> [Task brief] Continue the guide to dog camping gear from the point where it ends.

> [Excerpt provided]
-=-=-

How To

Your Guide to Dog Camping Gear

When you go on a camping trip, you want the best gear to make your trip as easy and comfortable as possible. Well, it should be no different for your pet pooch. After all, you’re not the only one who needs hiking boots.

Make sure your best friend is as well prepared for your camping trip as you are by lavishing them with the best dog camping gear out there.

Tags and ID

Your dog should always carry proper identification, but that’s even more important when you’re out camping. Before you head out on your trip, check to make sure that the tags are up to date with your current phone number.

It may even be worth getting a temporary label that will inform anyone who finds your pet where you are camping and the number for your nearest ranger station. Of course, since tags can always get lost, you may want to get your dog microchipped if they aren’t already.

Food and Water


If you’re taking your dog camping, then access to drinking water is a must. Whenever you stop for water, make sure you offer your pet something to drink as well. You should do so every fifteen to thirty minutes, but it can vary depending on temperature and trail difficulty.

When it comes to food, you want to pack a little extra. Start with the usual portion size and brand, then add up to 50% depending on current level of fitness, hike difficulty, and regular exercise routine.

Collapsible Bowls

Taking food and water with you is one thing, but you need to have a container to put it all in. Enter the collapsible bowl. These compact containers are easy to store away, so you don’t have to worry about them taking up lots of space.

Cinch-tip collapsible dog bowls are a popular choice these days. They’re made from lightweight, long-lasting fabric and include a waterproof liner. Use it for storing, feeding, and giving water to your thirsty pup.



If your dog is the type that likes to pull you in different directions during a walk, then you should get yourself a harness. These will help avoid injuries that occur when your dog jerks and pulls on a lead.

When choosing something, you want a harness that will help you to maintain control if they start to tug, while still allowing your dog a full range of motion. If in doubt, discuss it with your vet. They will be able to guide you to a harness that offers the right fit and avoids potential injuries.

Top Tip: When adjusting the harness, make sure it fits snuggly, but leave enough room so that it doesn’t chafe. You can check to see that it’s strapped on correctly by checking if you can fit two fingers underneath.

Long and Short Leashes

Taking a few leashes with you is a good idea, not only in case one of them breaks or gets lost during your trip, but also to suit a variety of activities and regions. Short, non-retractable options are great in heavily wooded areas where you want to keep your dog close to you and avoid tangles. For a hands-free option, consider a waist leash.

If you’re dealing with an open clearing, then a long, retractable lead is an excellent choice. It will give your buddy the freedom to move around, without having to give up control. They are also easy to store away, without having to worry about it getting tangled up in your pack.

-=-=-

> [Data shown]
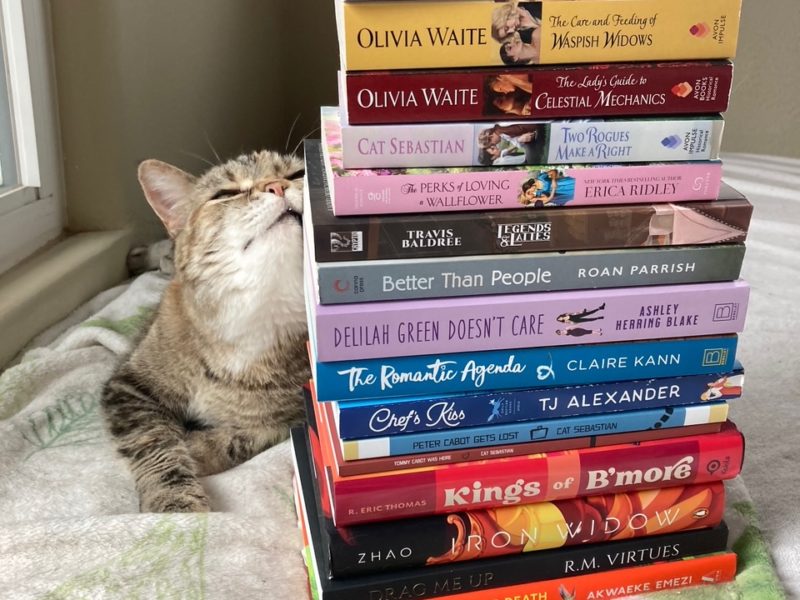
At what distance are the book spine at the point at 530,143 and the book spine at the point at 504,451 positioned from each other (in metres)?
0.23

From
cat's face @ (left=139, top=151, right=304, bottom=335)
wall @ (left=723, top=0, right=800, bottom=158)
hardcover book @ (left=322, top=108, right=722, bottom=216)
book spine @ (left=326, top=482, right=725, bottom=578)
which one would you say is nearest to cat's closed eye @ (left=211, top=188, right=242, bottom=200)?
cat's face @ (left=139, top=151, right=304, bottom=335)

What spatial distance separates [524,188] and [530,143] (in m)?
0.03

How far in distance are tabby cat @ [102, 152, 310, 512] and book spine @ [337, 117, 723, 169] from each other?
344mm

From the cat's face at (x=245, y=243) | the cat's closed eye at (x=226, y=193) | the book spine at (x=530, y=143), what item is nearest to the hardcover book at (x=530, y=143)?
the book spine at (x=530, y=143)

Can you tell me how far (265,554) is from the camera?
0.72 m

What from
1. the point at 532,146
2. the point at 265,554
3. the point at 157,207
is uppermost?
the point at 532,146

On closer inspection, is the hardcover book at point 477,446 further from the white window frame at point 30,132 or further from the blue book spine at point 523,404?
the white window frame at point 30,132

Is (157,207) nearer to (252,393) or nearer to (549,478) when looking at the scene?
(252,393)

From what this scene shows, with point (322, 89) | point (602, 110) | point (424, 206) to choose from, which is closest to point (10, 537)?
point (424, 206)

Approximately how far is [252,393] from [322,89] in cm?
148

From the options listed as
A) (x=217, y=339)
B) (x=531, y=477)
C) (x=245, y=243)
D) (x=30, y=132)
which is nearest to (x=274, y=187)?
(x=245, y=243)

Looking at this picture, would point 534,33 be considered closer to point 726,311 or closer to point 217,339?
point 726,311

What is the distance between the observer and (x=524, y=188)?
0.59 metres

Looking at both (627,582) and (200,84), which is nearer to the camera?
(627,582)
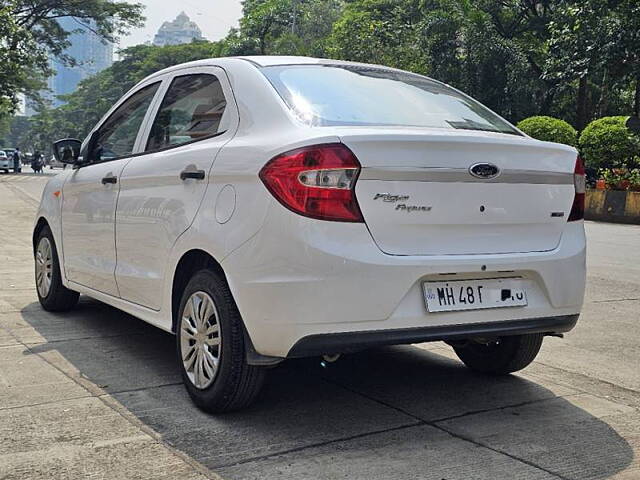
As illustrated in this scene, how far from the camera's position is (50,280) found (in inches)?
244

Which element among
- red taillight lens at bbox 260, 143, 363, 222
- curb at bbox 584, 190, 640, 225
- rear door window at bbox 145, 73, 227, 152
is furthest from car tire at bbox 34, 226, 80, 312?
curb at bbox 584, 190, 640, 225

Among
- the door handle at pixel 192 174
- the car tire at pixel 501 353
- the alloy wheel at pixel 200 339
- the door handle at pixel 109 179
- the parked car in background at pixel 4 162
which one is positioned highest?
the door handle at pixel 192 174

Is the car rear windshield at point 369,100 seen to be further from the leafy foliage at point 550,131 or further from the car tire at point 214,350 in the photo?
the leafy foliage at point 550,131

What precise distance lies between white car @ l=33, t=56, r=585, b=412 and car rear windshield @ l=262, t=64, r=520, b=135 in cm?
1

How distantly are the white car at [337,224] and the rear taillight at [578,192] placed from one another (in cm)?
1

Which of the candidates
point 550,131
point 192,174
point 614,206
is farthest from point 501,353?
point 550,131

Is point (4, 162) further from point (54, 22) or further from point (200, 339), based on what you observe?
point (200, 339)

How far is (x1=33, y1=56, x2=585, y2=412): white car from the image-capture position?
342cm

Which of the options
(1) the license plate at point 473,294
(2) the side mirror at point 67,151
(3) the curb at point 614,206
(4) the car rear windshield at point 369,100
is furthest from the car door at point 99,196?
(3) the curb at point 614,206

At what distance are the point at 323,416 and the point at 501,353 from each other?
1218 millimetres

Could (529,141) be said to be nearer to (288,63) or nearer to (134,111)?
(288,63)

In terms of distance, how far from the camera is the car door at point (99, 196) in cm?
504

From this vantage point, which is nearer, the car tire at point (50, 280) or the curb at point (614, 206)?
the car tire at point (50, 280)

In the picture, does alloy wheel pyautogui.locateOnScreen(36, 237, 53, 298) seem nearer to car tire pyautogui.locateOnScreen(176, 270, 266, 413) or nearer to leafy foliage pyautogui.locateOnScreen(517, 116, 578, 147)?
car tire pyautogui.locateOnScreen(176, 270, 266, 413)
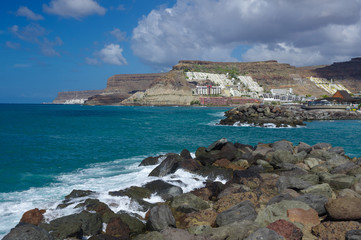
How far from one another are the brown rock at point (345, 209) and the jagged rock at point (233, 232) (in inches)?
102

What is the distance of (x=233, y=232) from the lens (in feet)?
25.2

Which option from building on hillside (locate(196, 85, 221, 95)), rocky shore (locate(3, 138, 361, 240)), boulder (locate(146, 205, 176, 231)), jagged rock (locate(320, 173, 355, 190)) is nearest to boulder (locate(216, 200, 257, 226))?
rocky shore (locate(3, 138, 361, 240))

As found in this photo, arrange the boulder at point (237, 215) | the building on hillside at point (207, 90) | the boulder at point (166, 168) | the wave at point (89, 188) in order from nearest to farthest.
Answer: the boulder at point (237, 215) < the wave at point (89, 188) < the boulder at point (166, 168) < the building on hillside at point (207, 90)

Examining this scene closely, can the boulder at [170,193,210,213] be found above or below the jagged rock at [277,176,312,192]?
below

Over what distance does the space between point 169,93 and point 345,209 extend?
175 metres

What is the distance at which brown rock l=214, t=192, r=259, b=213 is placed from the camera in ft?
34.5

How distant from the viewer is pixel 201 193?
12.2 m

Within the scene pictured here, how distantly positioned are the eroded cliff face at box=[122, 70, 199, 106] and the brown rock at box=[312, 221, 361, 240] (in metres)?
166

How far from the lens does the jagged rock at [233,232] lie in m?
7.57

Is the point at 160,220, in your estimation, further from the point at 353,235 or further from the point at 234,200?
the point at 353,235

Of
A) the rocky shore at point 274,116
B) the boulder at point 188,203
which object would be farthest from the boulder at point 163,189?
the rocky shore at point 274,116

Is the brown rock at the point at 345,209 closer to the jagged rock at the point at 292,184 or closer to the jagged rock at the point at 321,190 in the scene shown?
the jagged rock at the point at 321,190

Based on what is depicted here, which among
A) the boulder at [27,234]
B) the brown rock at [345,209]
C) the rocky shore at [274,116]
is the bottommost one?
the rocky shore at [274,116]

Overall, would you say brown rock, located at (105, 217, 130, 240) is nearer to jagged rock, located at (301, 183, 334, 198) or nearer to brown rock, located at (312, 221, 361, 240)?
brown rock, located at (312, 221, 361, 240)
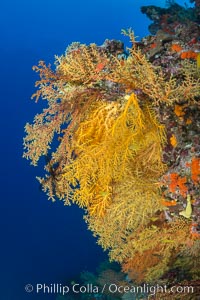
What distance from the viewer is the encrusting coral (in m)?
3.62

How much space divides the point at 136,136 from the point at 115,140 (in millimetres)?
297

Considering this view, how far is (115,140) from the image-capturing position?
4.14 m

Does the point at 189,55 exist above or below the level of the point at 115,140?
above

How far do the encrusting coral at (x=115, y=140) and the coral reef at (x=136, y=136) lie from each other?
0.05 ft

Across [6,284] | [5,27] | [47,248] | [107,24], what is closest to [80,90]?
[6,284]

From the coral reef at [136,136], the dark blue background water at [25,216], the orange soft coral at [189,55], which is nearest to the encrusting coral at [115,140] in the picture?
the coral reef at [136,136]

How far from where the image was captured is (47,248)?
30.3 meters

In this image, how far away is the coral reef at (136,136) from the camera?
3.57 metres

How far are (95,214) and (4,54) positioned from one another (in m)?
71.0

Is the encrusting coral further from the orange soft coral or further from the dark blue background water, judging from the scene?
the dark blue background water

-=-=-

> [Reply to the task]
You should keep your dog on a leash whenever you are around other hikers or animals. Before you head out, you should check whether or not the area requires you to keep you pet on a leash, in case you were thinking of letting them roam free at any stage.

Top Tip: Attach a light to your dog’s collar or harness so you can keep track of them when it starts to get dark out.

Hiking Packs


If your dog is capable of carrying a bit of extra weight, then you may want to consider getting your dog their own hiking pack. Your dog should be over 20 pounds and fit enough to hold the extra weight. Fill the bag with their food, water, treats, and bowls, plus a few of your belongings if they fit. You should only pack unbreakable items, though.

Make sure you don’t overfill their bag. The total weight should be equal or less than one-third of your pet’s body weight. When packing the bag, try to keep both sides at an equal weight, so as not to affect their balance.

Top Tip: To get your dog used to carrying a pack, do some practice walks around the neighborhood first. You should start with just the pack and gradually add weight until your pet gets used to it.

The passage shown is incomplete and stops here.